Objectif de l'exercice
Dans la discussion sur l'erreur de script AppleScript, à quels deux endroits zeltron54 indique-t-il d'ajouter l'Éditeur de script ?

Texte fourni

☆ ☆ ☆ ☆ ☆

Erreur = The file /Users/xxx/Desktop/Resultats.txt does not exist
Si je créé le fichier Resultats.txt, je n'ai plus cette erreur mais celle ci "Non autorisé a envoyer des événements Apple à Finder (-1743).

Quelqu'un voudrait-il modifier le script ?

merci


----------



## Membre supprimé 1129907 (17 Avril 2020)

Peut-être les droits du fichier ?


----------



## symbol (17 Avril 2020)

Ca semble correct


----------



## Membre supprimé 1129907 (17 Avril 2020)

Le message d'erreur serait plus un droit de l'application (mea-culpa)...

Va dans : Préférence système > Sécurité et confidentialité > Confidentialité > Fichier et dossiers
Regarde si ton script y est et s'il a des demandes d'accès non cochées.


----------



## symbol (17 Avril 2020)

y'a rien dans cette fenetre.
De plus je ne peux rien a ajouter les "+/-" sont grisés (bien que le cadenas soit ouvert).


----------



## Membre supprimé 1129907 (17 Avril 2020)

Et dans accessibilité, Automator est-il coché ?


----------



## symbol (17 Avril 2020)

j'ai pas automator dans la liste


----------



## Membre supprimé 1129907 (17 Avril 2020)

Dans ton code, c'est surement cette ligne qui pose problème. L'applescript envoyant une info à Finder
`tell application "Finder" to tell file docresult to if exists then delete`


----------



## symbol (17 Avril 2020)

Chose entrage aussi, lorsque je veux sauvegarder une image dans photoshop, je fasis "sauvegarder sous" acune boite de dialogue n'apparait.


----------



## zeltron54 (17 Avril 2020)

Bonjour,

Il faut donner les autorisations comme à dit ecatomb. a 2 endroits.

1 - dans accessibilité -- Ajouter : Éditeur de script
2- dans accès complet au disque -- Ajouter  : Éditeur de script


----------



## symbol (17 Avril 2020)

"Le message d'erreur serait plus un droit de l'application (mea-culpa)...

Va dans : Préférence système > Sécurité et confidentialité > Confidentialité > Fichier et dossiers
Regarde si ton script y est et s'il a des demandes d'accès non cochées."


je ne peux pas ajouter des applications


----------



## zeltron54 (17 Avril 2020)

Je suis sur Mojave...
Il faut cliquer sur le cadena en bas


----------



## symbol (17 Avril 2020)

j'ai trouvé il faut d'abord autorisé dans "accès complet au disque", puis ils apparaissent dans "fichiers et dossiers"


----------



## symbol (17 Avril 2020)

de toute facon ca ne change rien, ca ne fonctionne toujours pas.


----------



## zeltron54 (17 Avril 2020)

As-tu autorisé Editeur de script au 2 endroits ?


----------



## symbol (17 Avril 2020)

dernier rebondissement, le script fonctionne dans l'editeur, je l'ai sauvegardé sous forme d'application (effacé l'ancienne), cette fois ca marche, plus d'erreur.  merci a vous 2


----------



## zeltron54 (17 Avril 2020)

Content pour toi.


----------

☆ ☆ ☆ ☆ ☆

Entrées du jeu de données
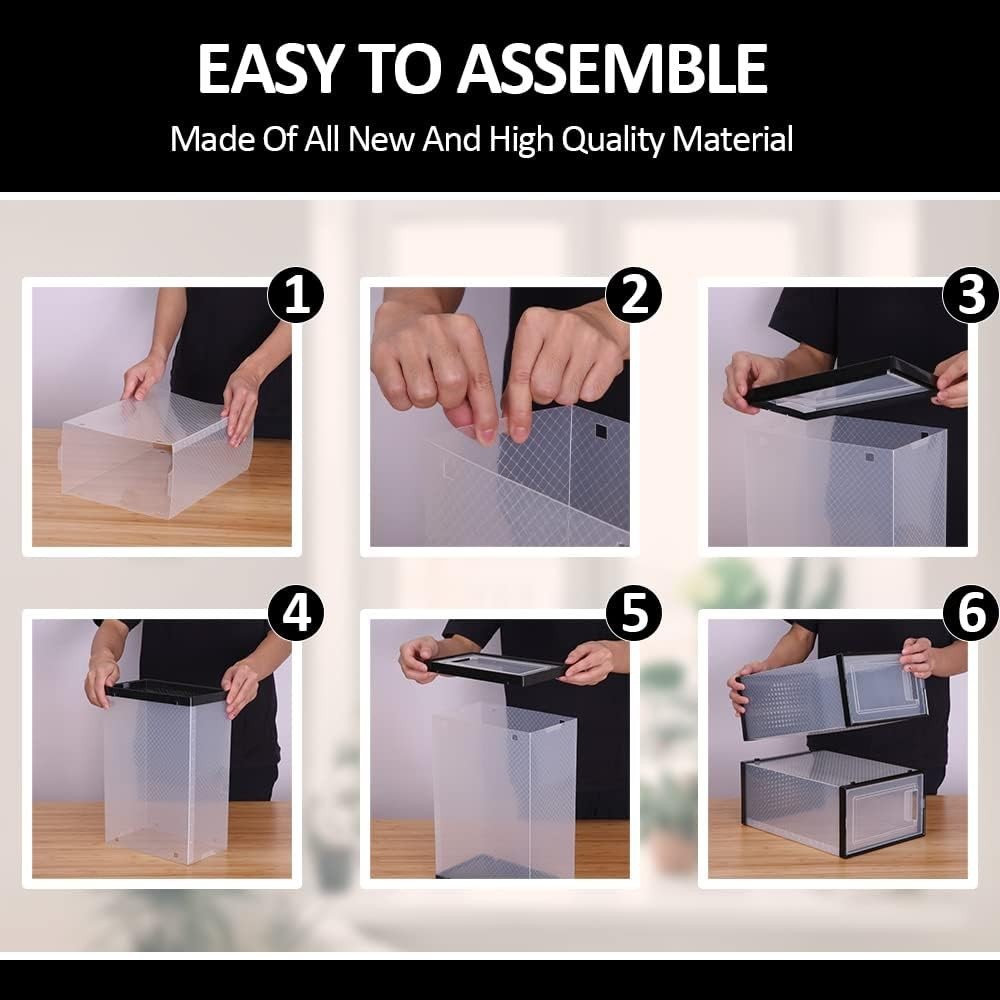 EASY TO ASSEMBLE

Made Of All New And High Quality Material

1

2

3

4

5

6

☆ ☆ ☆ ☆ ☆

Réponse attendue
Dans « accessibilité » et dans « accès complet au disque ».